EXCERPT -
■ ■ ■ ■ ■
[Tech] Re: What is backoff for?

Matthew Toseland Fri, 11 Aug 2006 00:08:11 +0100

On Thu, Aug 10, 2006 at 03:07:07PM -0700, Ian Clarke wrote:
> Ok, lets try it - but unless there is an obvious marked improvement,  
> we must *remove* it (rather than just continuing to add complexity).


0. Well, the *simplest* thing would be to remove load balancing
entirely, and rely solely on routing and load limiting. Nodes will not
accept more requests than they can handle due to pre-emptive rejection,
but if we have slow nodes nearby the sender will be significantly slowed
down.

PRO: Simple!
CON: Whole network may be dragged down by slow nodes.

1. Use backoff, but as an advisory mechanism; if we run out of
non-backed-off nodes then use backed off ones.

PRO: Most similar to current situation.
CON: Still fairly arbitrary.

2. The mechanism in the last email: Calculate the proportion of nodes
rejected (or some other performance metric) for each node, and if a node
is worse than the median, shrink its specialization through bias values.

Specifically:

Metric M, lower is better. M could be proportion of requests rejected,
or it could be time for a successful request.

Distance d = routing distance from target to peer.location.

If peer.M < median.M:
        return d
Else
        return d * median.M / peer.M

PRO: We don't have to use the proportion of requests rejected; we could
use any performance metric. Less arbitrary than backoff.

3. I believe edt had another algorithm.
> 
> Ian.
> 
> On 10 Aug 2006, at 14:50, Matthew Toseland wrote:
> 
> >On Thu, Aug 10, 2006 at 11:43:32AM -0700, Ian Clarke wrote:
> >>Why use a median, rather than a mean?
> >>
> >>I'm concerned about this, it increases (yet again) the complexity of
> >>our load balancing, it hasn't been simulated, and I think there will
> >>inevitably be unpredictable results.  For example, what happens if
> >>*all* nodes have an AcceptedFrac below the median?  This mechanism
> >>will just spiral down until all nodes are hardly accepting anything.
> >
> >The current mechanism is spiraling down, and nodes are accepting  
> >hardly
> >anything. The median is defined as the middle value if you order the
> >values, so half the nodes will be above it and half below it. So we'll
> >always be able to send as many requests as we want to half the nodes.
> >The reason for the current lack of performance is overcompensation for
> >load, as evidenced by the low bandwidth usage. To be precise, it's
> >because backoff is used as a load limiting mechanism and not just a  
> >load
> >balancing mechanism.
> >>
> >>We can *not* afford to fall back into the trap of adding more and
> >>more complexity to the point that nobody understands what is going
> >>on, especially in the area of load balancing which is one of the
> >>areas that is most difficult to get our heads around.
■ ■ ■ ■ ■
[Spatial reasoning question material]
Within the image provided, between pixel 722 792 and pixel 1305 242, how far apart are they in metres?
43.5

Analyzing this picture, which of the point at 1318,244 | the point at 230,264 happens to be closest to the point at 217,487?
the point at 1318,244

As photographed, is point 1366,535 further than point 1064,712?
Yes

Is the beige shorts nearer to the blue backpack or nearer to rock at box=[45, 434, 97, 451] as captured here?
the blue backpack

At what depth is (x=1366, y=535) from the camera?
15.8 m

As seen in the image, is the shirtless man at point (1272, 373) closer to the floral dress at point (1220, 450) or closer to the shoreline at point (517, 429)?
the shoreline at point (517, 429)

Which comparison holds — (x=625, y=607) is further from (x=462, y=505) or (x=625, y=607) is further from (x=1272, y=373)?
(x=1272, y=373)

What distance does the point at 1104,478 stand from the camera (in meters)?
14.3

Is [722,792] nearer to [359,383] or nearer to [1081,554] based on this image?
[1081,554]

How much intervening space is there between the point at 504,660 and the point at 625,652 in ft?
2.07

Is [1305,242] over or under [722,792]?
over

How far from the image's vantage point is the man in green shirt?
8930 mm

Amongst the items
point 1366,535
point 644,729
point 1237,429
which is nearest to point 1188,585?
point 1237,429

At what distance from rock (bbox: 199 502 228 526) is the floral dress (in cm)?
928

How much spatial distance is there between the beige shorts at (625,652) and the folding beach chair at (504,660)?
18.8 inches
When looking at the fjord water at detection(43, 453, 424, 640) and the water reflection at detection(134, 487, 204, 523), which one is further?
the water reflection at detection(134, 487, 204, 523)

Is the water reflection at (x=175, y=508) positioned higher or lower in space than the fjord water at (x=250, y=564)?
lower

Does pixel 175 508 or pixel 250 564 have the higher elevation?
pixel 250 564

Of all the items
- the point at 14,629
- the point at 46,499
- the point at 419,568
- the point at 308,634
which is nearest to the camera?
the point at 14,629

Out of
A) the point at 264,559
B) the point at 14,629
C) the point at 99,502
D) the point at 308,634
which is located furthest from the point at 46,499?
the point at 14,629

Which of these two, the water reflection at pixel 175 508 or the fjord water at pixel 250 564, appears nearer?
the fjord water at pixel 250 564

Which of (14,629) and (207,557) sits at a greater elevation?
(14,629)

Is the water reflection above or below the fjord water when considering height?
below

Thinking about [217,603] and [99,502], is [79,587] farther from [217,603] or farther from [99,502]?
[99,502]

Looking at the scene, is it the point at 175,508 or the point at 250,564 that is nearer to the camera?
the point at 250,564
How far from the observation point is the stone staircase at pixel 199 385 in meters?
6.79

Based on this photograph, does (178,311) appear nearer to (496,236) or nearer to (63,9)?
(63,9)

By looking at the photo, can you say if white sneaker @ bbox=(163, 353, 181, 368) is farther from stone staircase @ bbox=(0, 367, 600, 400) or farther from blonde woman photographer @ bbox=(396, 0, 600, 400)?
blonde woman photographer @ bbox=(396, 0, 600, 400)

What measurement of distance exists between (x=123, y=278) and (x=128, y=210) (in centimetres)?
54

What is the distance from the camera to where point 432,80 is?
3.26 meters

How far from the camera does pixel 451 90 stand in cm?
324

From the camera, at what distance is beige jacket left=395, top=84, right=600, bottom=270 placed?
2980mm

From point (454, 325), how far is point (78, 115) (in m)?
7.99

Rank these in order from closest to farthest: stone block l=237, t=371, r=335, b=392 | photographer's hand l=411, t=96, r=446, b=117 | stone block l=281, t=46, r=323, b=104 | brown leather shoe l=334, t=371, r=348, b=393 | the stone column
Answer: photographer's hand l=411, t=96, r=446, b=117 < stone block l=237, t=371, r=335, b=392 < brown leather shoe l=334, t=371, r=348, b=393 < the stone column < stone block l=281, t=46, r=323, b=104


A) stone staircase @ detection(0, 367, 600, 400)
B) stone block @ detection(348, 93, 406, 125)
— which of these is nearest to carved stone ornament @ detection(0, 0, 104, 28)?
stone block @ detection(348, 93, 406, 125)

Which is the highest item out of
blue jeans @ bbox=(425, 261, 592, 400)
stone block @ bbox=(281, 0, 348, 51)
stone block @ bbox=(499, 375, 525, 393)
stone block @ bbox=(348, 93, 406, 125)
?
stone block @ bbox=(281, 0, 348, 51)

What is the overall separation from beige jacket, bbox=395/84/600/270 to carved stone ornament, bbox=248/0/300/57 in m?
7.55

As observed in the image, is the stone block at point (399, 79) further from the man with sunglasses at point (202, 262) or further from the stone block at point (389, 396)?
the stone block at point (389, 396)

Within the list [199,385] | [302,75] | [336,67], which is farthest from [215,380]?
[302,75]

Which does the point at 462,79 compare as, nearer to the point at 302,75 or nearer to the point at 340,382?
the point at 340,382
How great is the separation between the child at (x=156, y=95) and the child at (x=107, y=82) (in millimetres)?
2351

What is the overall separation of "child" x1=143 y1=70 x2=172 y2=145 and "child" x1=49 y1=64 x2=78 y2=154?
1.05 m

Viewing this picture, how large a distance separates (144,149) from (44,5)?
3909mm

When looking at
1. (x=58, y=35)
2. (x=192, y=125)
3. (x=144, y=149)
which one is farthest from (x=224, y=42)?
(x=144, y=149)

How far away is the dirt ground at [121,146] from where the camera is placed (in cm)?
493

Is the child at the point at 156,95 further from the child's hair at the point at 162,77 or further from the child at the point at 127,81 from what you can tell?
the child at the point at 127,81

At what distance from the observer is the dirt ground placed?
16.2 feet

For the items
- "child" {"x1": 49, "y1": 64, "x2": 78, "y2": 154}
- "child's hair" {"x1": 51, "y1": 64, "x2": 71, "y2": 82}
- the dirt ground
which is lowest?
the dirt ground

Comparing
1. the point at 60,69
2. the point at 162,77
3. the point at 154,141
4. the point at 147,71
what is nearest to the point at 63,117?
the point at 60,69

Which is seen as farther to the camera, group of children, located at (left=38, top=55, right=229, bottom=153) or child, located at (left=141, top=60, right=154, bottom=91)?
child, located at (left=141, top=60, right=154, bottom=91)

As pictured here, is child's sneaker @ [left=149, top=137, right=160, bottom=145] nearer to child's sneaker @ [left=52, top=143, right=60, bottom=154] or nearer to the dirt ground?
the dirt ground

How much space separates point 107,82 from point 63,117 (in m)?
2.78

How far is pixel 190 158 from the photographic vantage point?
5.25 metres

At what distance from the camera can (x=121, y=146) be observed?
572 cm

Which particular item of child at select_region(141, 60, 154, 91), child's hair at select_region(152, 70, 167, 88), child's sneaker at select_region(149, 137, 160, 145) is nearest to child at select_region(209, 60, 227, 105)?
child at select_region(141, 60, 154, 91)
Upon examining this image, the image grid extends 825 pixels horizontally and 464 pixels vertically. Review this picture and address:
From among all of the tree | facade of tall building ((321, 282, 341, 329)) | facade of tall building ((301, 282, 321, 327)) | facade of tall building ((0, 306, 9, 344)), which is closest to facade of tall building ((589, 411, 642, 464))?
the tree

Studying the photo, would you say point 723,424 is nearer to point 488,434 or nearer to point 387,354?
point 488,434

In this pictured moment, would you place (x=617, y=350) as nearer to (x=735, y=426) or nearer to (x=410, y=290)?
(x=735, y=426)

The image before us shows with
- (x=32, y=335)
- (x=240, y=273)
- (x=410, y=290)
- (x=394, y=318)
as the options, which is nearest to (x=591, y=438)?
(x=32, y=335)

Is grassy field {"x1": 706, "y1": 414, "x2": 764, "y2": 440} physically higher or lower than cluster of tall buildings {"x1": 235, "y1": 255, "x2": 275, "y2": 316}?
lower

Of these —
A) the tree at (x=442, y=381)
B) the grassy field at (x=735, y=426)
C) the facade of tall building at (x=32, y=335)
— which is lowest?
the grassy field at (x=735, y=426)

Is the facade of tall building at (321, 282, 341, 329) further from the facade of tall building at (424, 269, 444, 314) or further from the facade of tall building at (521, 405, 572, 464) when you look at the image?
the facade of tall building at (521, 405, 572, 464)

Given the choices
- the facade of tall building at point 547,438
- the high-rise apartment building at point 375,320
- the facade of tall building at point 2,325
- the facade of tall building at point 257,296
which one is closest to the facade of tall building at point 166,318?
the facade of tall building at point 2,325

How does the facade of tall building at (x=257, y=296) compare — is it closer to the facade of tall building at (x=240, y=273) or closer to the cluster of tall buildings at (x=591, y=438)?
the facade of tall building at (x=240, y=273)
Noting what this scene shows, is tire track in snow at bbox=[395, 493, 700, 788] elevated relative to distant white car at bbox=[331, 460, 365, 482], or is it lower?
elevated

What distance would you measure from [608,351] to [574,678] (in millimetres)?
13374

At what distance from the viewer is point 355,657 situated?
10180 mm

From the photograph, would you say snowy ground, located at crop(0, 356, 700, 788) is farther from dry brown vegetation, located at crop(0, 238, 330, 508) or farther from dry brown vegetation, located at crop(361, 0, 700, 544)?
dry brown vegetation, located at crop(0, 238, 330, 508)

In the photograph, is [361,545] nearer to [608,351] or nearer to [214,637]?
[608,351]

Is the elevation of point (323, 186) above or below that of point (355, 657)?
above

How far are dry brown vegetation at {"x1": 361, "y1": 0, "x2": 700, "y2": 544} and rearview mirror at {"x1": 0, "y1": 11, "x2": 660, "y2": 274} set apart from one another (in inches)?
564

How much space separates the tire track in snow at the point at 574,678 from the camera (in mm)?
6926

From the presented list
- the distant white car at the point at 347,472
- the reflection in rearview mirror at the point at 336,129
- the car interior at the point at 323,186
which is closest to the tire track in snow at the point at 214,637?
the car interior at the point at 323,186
■ ■ ■ ■ ■
INSTRUCTIONS -
[A] Can you duplicate the part of the backoff thread from "PRO: Simple!" up to and including "through bias values."?
[B] Could you write the next part of the backoff thread, starting after its last line?
This material has nothing to do with the backoff thread.

ANSWERS TO EACH TASK -
[A]
PRO: Simple!
CON: Whole network may be dragged down by slow nodes.

1. Use backoff, but as an advisory mechanism; if we run out of
non-backed-off nodes then use backed off ones.

PRO: Most similar to current situation.
CON: Still fairly arbitrary.

2. The mechanism in the last email: Calculate the proportion of nodes
rejected (or some other performance metric) for each node, and if a node
is worse than the median, shrink its specialization through bias values.

[B]
> >
> >The theory is simple: We have propagation of overload back to the
> >original senders. They will slow down if they get lots of timeouts and
> >forwarded RejectedOverload's. That's load *limiting*. The job of load
> >*balancing* is to prevent all our traffic being routed to slow nodes
> >which then generate lots of RejectedOverload's and slow down the whole
> >network. We could take out load balancing completely, but that might
> >result in a significant slowdown due to slow nodes. What's even better
> >is that this scheme has fewer arbitrary constants than backoff.
> >>
> >>I really feel that we lack a "theory" of load balancing, a simple
> >>conceptual model through which we can think about the problem and
> >>find a solution.  Rather, we come up with idea after idea based on
> >>vague and invariably flawed notions and assumptions, layering one on
> >>top of the other until nobody understands what is happening.
> >
> >Load limiting: Sender side, determining how fast to send requests into
> >the network. If there are too many RejectedOverload's, the sender  
> >slows
> >down. This will ensure the network is not overloaded, full stop. It
> >works for TCP/IP, it should work for us.
> >
> >Load limiting without load balancing: If there are slow nodes near the
> >sender, and we send these an equal proportion of our incoming requests
> >(according to their location), then most of those requests will be
> >rejected, and this results in an overall slowdown.
> >
> >Load balancing: Routing side. The purpose is to determine which  
> >nodes to
> >send requests to, in order that a) our requests are reasonably  
> >fast, and
> >b) we don't send too many requests to really slow nodes, causing an
> >overall slowdown via load limiting. Load balancing can legitimately be
> >"selfish" i.e. it can send a request even if all available nodes are
> >slow, because load LIMITING will reduce the overall send rate if the
> >overall network is slow; that's not load balancing's problem. Not  
> >being
> >"selfish" in this sense is a threat to anonymity (all nodes backed off
> >except one), usability (all nodes backed off), and performance, and is
> >not justified. TCP/IP runs over more than ethernet, and I don't think
> >ethernet collision detection is a viable model for backoff.
> >
> >Conceptually this isn't a difficult model. And I don't think it could
> >possibly be any worse than current performance; right now we are  
> >plainly
> >overcompensating for load, the reason for this is backoff, which is a
> >means for both limiting and balancing load, when it should be solely a
> >balancing mechanism; we have a better limiting mechanism already.
> >>
> >>We must place a moratorium on all but the most trivial "improvements"
> >>to load balancing unless they have been simulated.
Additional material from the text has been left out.